Vous nous avez demandé de vous communiquer des données sur les conditions de vie des Autochtones dans les régions urbaines. Étant donné le temps qui m'est consacré, je vais me limiter à un survol de certains sujets, mais nous ne manquons pas d'informations. Je décrirai à grands traits certains des aspects clés de cette question et ferai état de quelques indicateurs clés au sujet de la situation démographique des Autochtones dans les régions urbaines, notamment en matière de santé, d'éducation, d'emploi et de logement. Je conclurai par la situation des familles et par la façon dont les Autochtones perçoivent leur collectivité.
La diapositive 3 donne quelques définitions, puisqu'il existe plusieurs façons de décrire la population autochtone ou les peuples autochtones. Nous avons posé une série de questions dans le formulaire de recensement et avons retenu la définition de l'autodéclaration. Les répondants devaient s'identifier membres des Premières nations, Amérindiens, Métis ou Inuits.
Pour cette réunion, j'emploierai le terme de « centres de population », puisque, compte tenu de la difficulté que nous avions, à Statistique Canada, de classifier les différentes parties du pays en tant que région urbaine ou région rurale, nous avons décidé de ne plus utiliser uniquement l'expression « région urbaine ». Nous parlons à présent de centre de population — et vous avez la définition sous les yeux — qui se veut une région ayant une concentration démographique d'au moins 1 000 habitants et une densité de population d'au moins 400 habitants au kilomètre carré. Dans toute la mesure du possible, j'emploierai le mot « ville » pour désigner en fait ce qui est pour nous une région métropolitaine de recensement ou une agglomération de recensement.
La diapositive 4 illustre la progression de la population autochtone dans le temps. Nous disposons de données remontant à 1901 grâce au principe de la filiation. C'est en 1996 que nous avons commencé à poser la question de l'autodéclaration dont je vous parlais au sujet des définitions.

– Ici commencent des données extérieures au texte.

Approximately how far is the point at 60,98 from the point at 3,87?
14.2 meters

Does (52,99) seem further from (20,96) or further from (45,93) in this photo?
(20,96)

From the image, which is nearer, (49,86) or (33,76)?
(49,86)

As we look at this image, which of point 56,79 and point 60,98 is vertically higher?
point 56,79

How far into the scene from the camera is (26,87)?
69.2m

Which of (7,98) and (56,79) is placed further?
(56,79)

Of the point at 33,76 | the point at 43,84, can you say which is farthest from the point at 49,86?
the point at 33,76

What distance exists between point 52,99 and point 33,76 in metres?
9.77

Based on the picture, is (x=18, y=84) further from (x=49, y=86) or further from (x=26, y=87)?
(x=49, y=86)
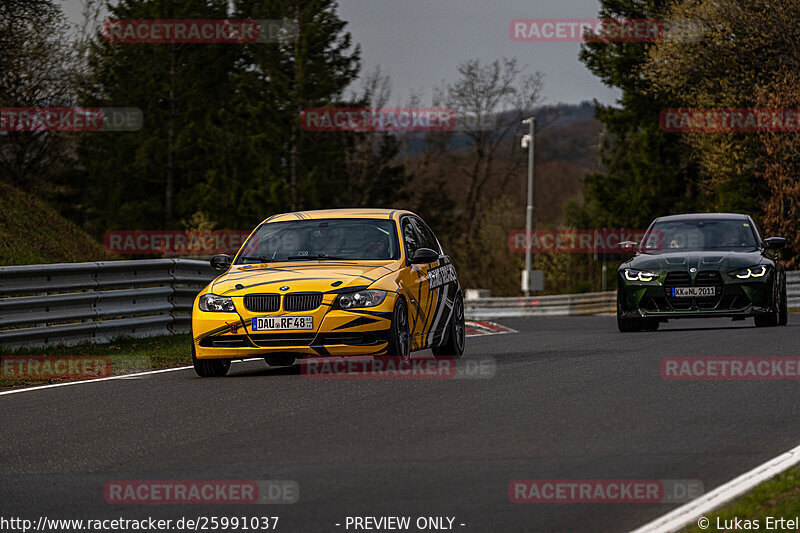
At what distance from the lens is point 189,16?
65000 millimetres

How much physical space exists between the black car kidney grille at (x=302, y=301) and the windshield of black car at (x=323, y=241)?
1.13 meters

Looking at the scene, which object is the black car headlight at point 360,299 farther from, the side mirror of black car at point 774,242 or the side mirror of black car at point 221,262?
the side mirror of black car at point 774,242

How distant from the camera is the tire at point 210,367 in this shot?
39.3ft

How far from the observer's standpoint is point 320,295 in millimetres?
11477

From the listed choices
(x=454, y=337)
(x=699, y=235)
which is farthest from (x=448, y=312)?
(x=699, y=235)

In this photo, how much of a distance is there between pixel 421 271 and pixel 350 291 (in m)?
1.63

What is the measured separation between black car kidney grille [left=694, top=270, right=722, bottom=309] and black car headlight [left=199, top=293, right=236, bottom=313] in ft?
25.0

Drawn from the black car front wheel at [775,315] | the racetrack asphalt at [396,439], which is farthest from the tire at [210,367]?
the black car front wheel at [775,315]

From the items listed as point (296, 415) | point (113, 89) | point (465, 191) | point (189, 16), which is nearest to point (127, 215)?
point (113, 89)

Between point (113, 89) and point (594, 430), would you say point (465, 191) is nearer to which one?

Comme on peut le voir, la population ayant déclaré une identité autochtone a franchi la barre du million en 2006. Soixante pour cent de cette population est composée de Premières nations ou d'Amérindiens, un tiers de Métis et le reste d'Inuits.
La population autochtone augmente. Elle est jeune et diversifiée. La diapositive 5 est une ventilation de la diversité de la population autochtone, elle montre sa progression dans le temps et la compare à la population non autochtone en regard des facteurs affectant sa croissance.

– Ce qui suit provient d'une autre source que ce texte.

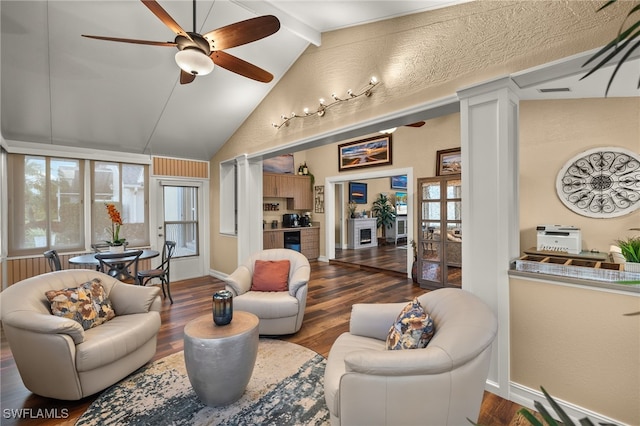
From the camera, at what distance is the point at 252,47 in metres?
3.71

Comme on peut le constater, la population autochtone croît beaucoup plus vite que la population non autochtone, mais le rythme n'est pas le même pour tous les groupes concernés. Par exemple, ce sont les Métis qui ont progressé le plus rapidement, soit d'un tiers durant cette période, contre 5 p. 100 pour la population non autochtone.
Tous les groupes autochtones ont connu une croissance démographique sous l'effet d'une augmentation naturelle, soit le taux de fertilité. Par exemple, les Inuits et les Premières nations ayant le statut d'Indiens inscrits ont affiché un taux de croissance d'environ 12 p. 100 chacun qui est essentiellement dû à un accroissement naturel.

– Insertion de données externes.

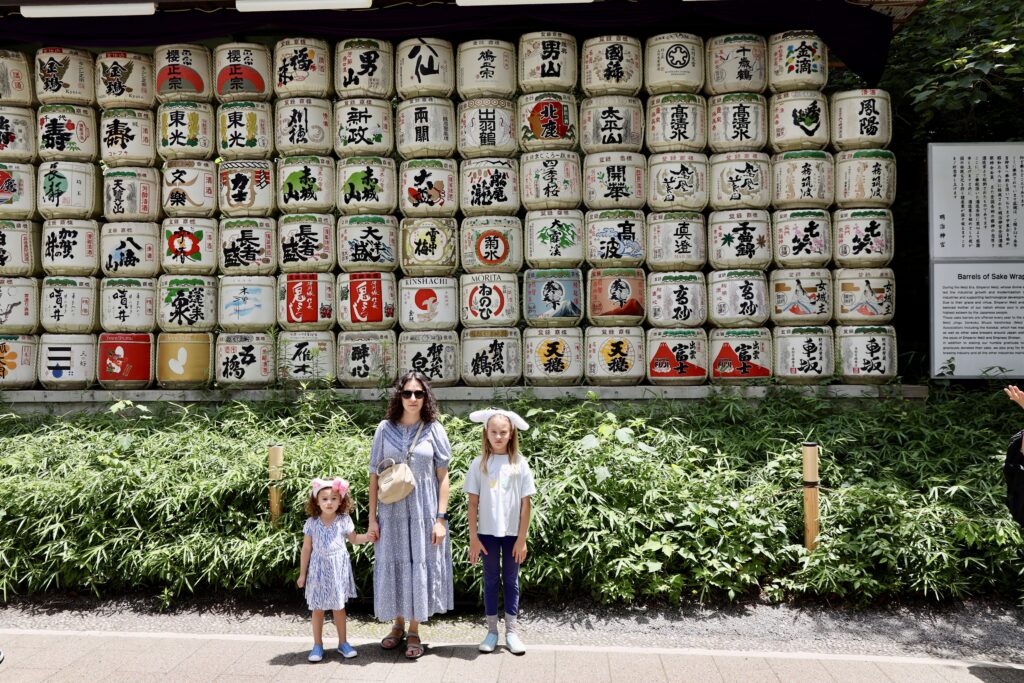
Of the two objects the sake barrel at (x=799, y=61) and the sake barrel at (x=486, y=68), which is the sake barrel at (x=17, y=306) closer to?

La population métisse a bien sûr connu un accroissement naturel, mais d'autres facteurs sont intervenus, comme le montrent les parties en jaune. Nous avons constaté que de plus en plus de Canadiens se déclarent Métis et cela pour un certain nombre de raisons.
L'autre groupe qui a connu une progression démographique très rapide est celui des Indiens non inscrits. Cette progression est en partie attribuable à un accroissement naturel, mais il y a d'autres raisons associées aux critères d'inscription.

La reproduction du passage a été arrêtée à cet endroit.